Derek Roche

Personal information
- Nickname: Rebel
- Nationality: Irish
- Born: 19 July 1972 (age 53) New Ross, Ireland
- Height: 5 ft 9 in (175 cm)
- Weight: Welterweight; Light middleweight;

Boxing career
- Reach: 72 in (183 cm)
- Stance: Orthodox

Boxing record
- Total fights: 34
- Wins: 29
- Win by KO: 13
- Losses: 5

= Derek Roche =

Irish boxer

Derek Roche (born 19 July 1972) is an Irish former professional boxer who competed from 1994 to 2004. He challenged once for the IBO super welterweight title in 2000. At regional level, he held the British welterweight title from 1999 to 2000.

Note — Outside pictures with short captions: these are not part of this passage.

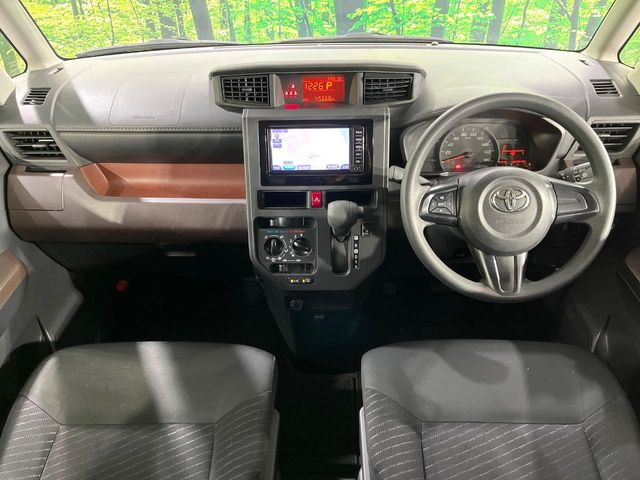 グループ総在庫数約30,000台!!全国の系列店からメーカー・車種問わずご紹介出来るので、あなたにピッタリのお車が見つかるはずです♪まずはお問い合わせ下さい☆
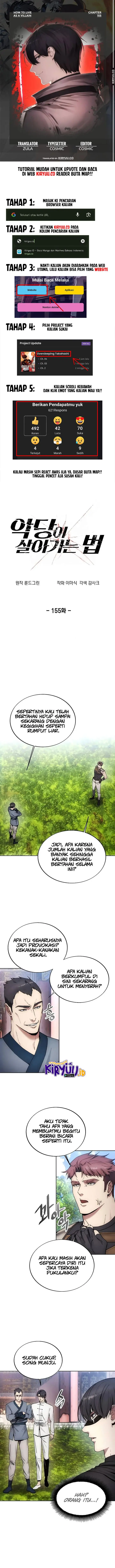 image-komik-how-to-live-as-a-villain-chapter-155-0/14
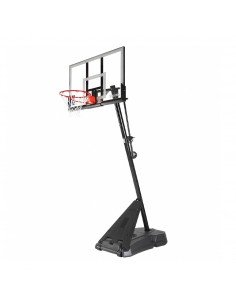 NBA GOLD 54,, Basket Ball...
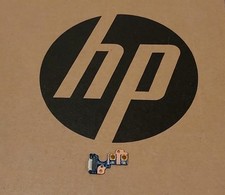 Usado, Placa de função genuína para laptop HP ELITEBOOK FOLIO 1040 G3 844420-001 comprar usado  Enviando para Brazil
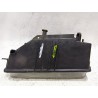Recambio de faro delantero derecho para seat toledo (1l)(09.1991) 1.9 tdi referencia OEM IAM 00296265002  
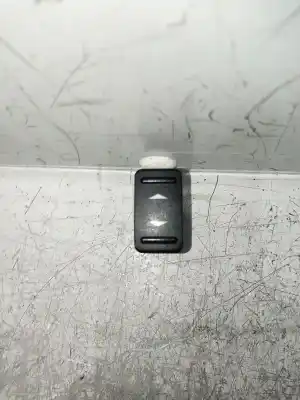 Pièce détachée automobile d'occasion commande de lève vitre avant droit pour ford galaxy (ca1) ghia références oem iam 6m2t14529ad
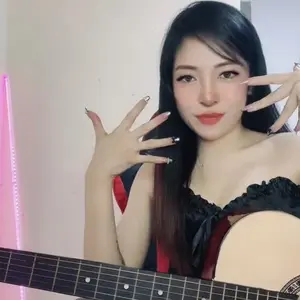 Erichann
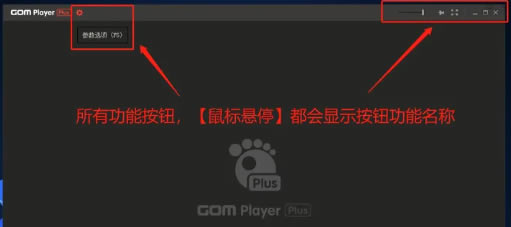 GOM Player Plusűӽʹ÷1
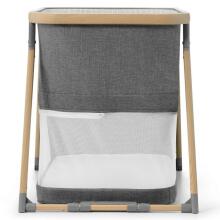 KinderKraft Sofi Grey Art.KKLSOFIGRY0000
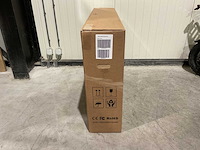 V20 - mini - black - elektrische fiets - afbeelding 37 van  62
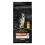 Purina PRO PLAN ADULT 7+ Medium & Large Age Defence 14 kg
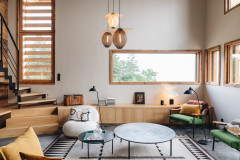 10 erreurs à éviter au moment de planifier une rénovation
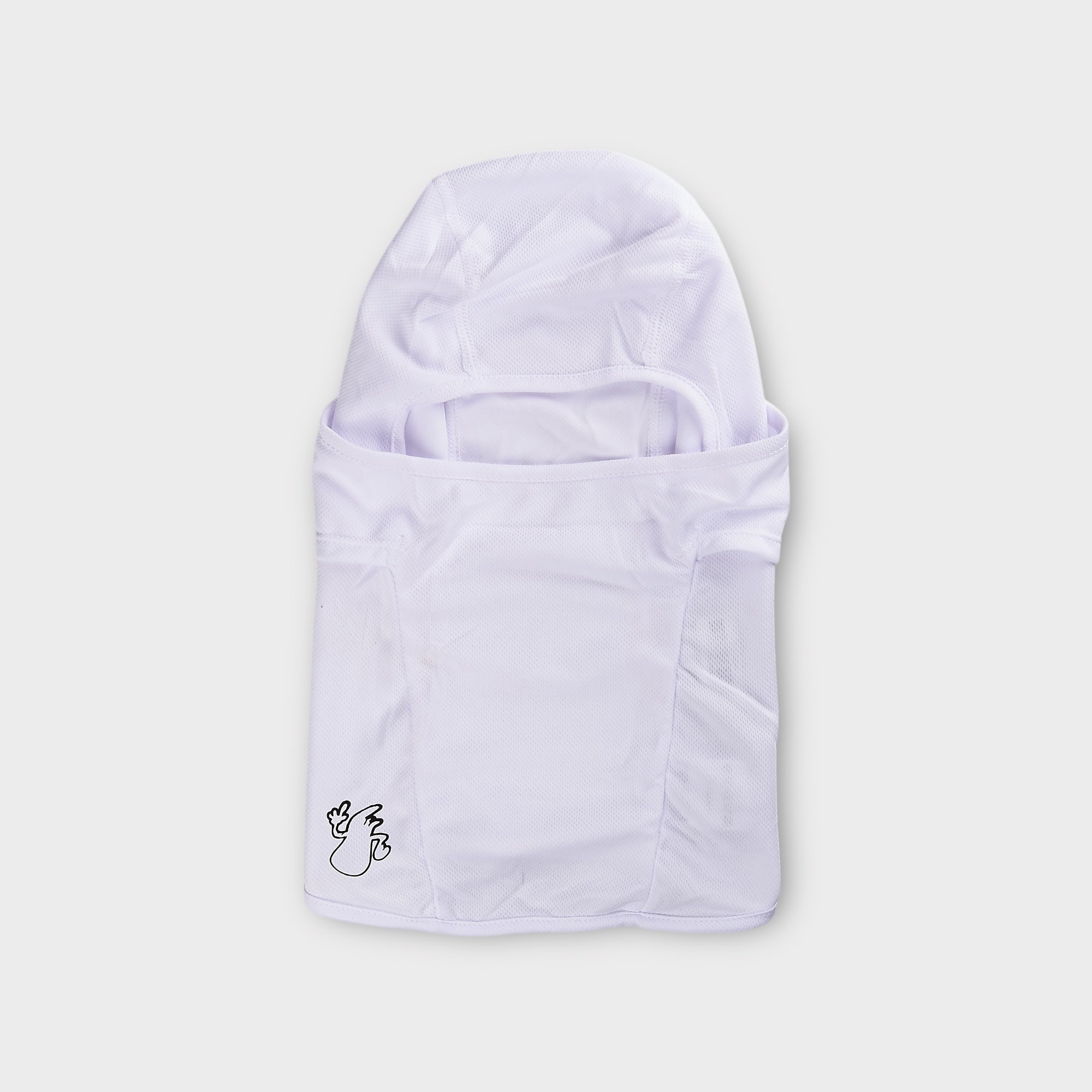le-fix-balaclava-sturmhaube-wei-polyester image 1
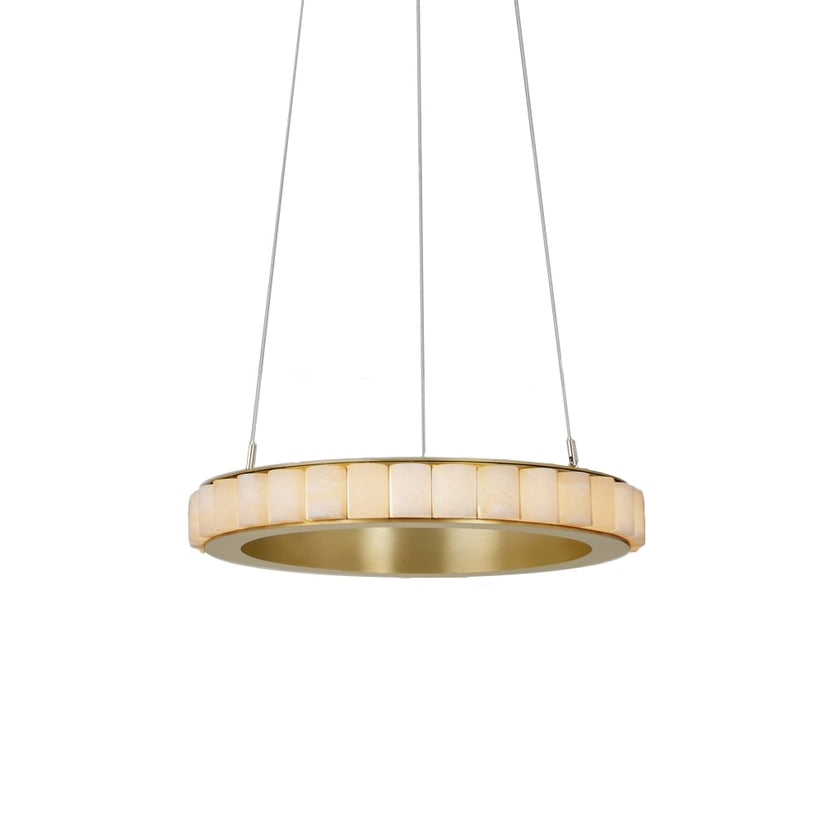 alabaster-avalon-halo-chandelier-anzaz--56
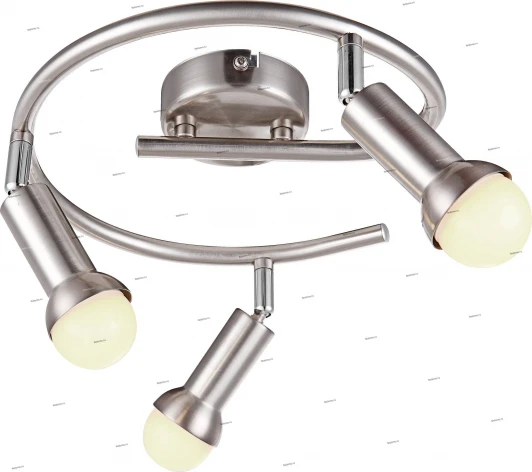 56044-3 Globo Kimberly 56044-3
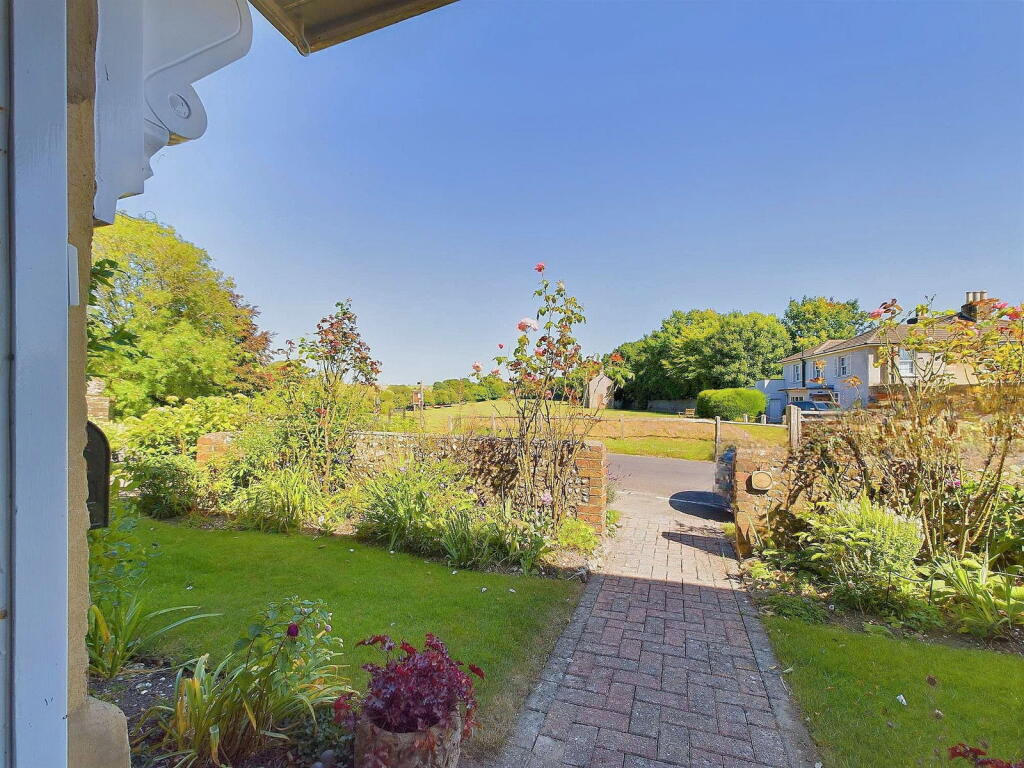 Additional image 2 of Nepcote, Findon Village, Worthing BN14 0SD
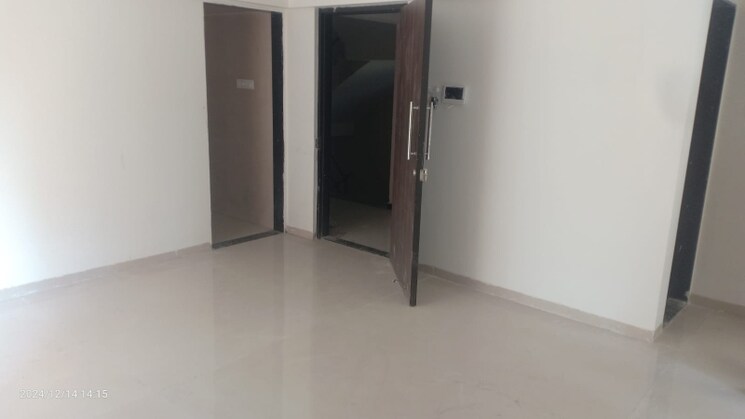 Room, chembur-gaothan 2 Bedroom 711 Sq.Ft. Apartment In Chembur Mumbai 8601411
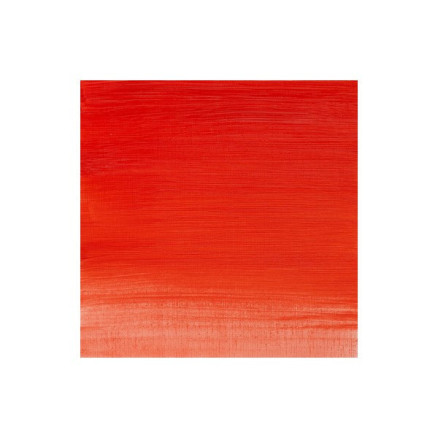 Artisan vattenblandad olja 37ml cad red hue 095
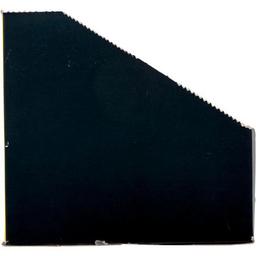 Product thumb gallery 783860722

Roche turned professional in September 1994, winning his first fight in Bradford, West Yorkshire, England, in which Roche knocked out Doncaster southpaw Michael Alexander in the final round of a six-round fight on the undercard of a card that included Terrace Gaskin.

Roche lived and fought out of Leeds in England for the majority of his professional career.

Roach remained undefeated in his first 22 fights until 2000, when he faced Harry Dhami, who ended his unbeaten streak, claimed the title, and knocked him down five times.